Re: nls iso8859-1

From: Dan Jones (ddjones_at_riddlemaster.org)
Date: 08/09/03

  • Next message: Alvin Oga: "Re: e2fsck trashed system; chroot now failing"
    To: Debian-User Mailing List <debian-user@lists.debian.org>
    Date: 08 Aug 2003 20:17:07 -0400
    
    

    On Fri, 2003-08-08 at 12:02, Andreas Janssen wrote:
    > Hello
    >
    > Dan Jones (<ddjones@riddlemaster.org>) wrote:
    >
    > > I do not have X installed on my server, and thus do not have any
    > > additional fonts installed. However, when I try to map to an smbfs
    > > share, I get the error that samba can not load nls iso8859-1. What
    > > packages can install to correct this error without loading the entire
    > > X suite?
    >
    > This is not a font problem. You need to load a driver. Try:
    >
    > modprobe nls_iso8859-1

    modprobe helpfully told me that the module couldn't be found. A bit of
    poking around in the .config file found the module, although it's
    location certainly wasn't intuitive (Native Language Support as a
    submenu under File Systems). I added it to the kernel, rather than
    creating a module, and recompiled.
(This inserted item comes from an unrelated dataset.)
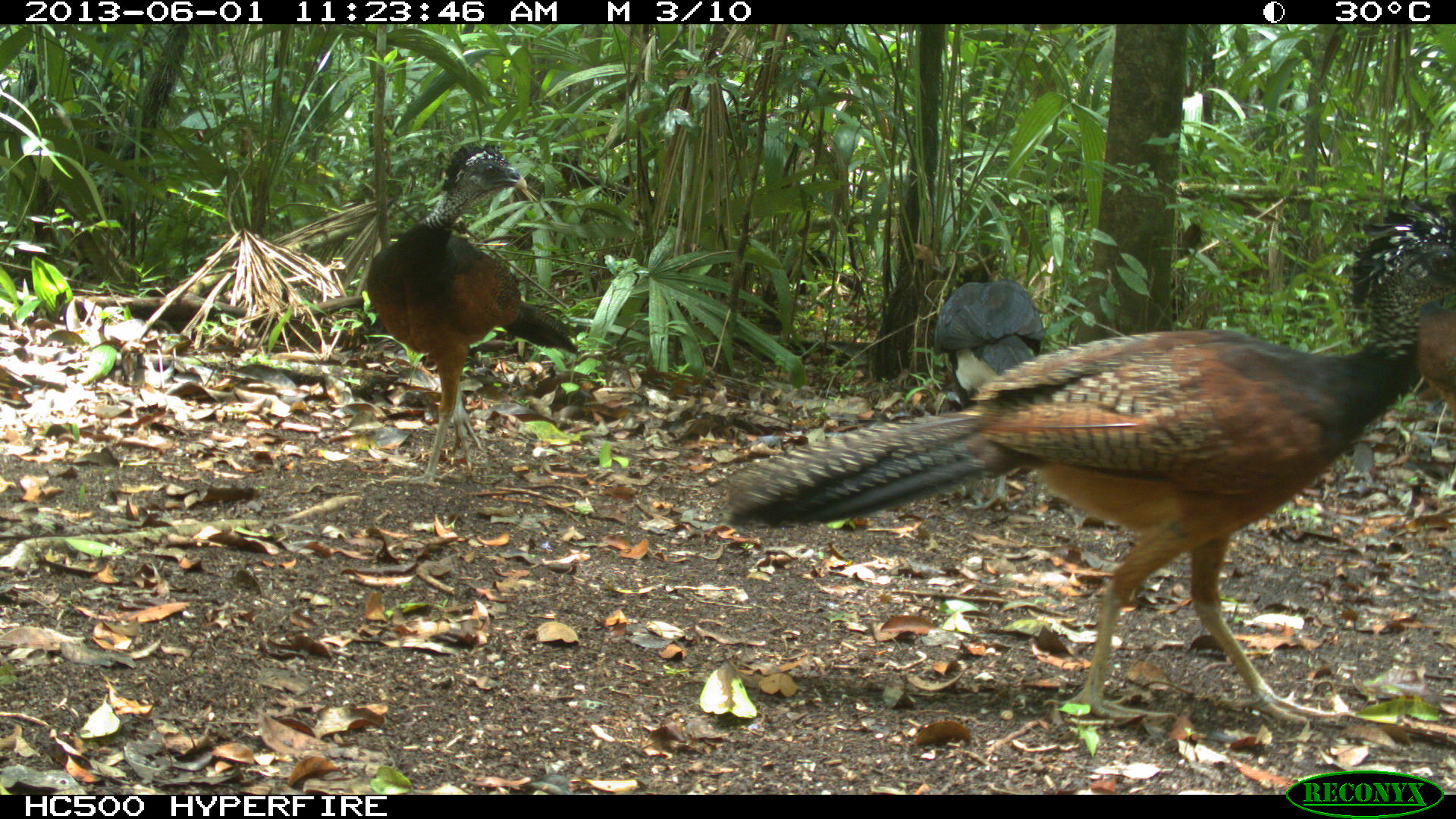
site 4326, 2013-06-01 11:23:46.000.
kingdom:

The iso8859-1 error obligingly went
    away, and an error that cp437 could not be loaded replaced it. Back to
    the .config file, a second recompile of the kernel (I'm just glad that
    kernel recompiles are now measured in minutes vice hours) and that error
    went away as well.

    Instead, I get an error that noexec was an unknown mount option. I went
    to the mount manpage and discovered that mount passed the job off to
    another program, mount.smbfs. I also found that the option "user,"
    which I had in my fstab, automatically includes the option "noexec"
    unless overridden. I added the option "exec" to fstab and got a
    complaint about nosuid. Added the options suid and, being slightly
    smarter than the average bear, added the dev option without waiting for
    a complaint about nodev. I then got a complaint about the option user.

    A beer went down really good about then. I then abandoned mount and
    fstab, and mounted the partition by calling mount.smbfs directly as
    root. Wonder of wonders, success! However, I'd still like to know how
    to add the line to fstab so that a user can mount an smbfs share.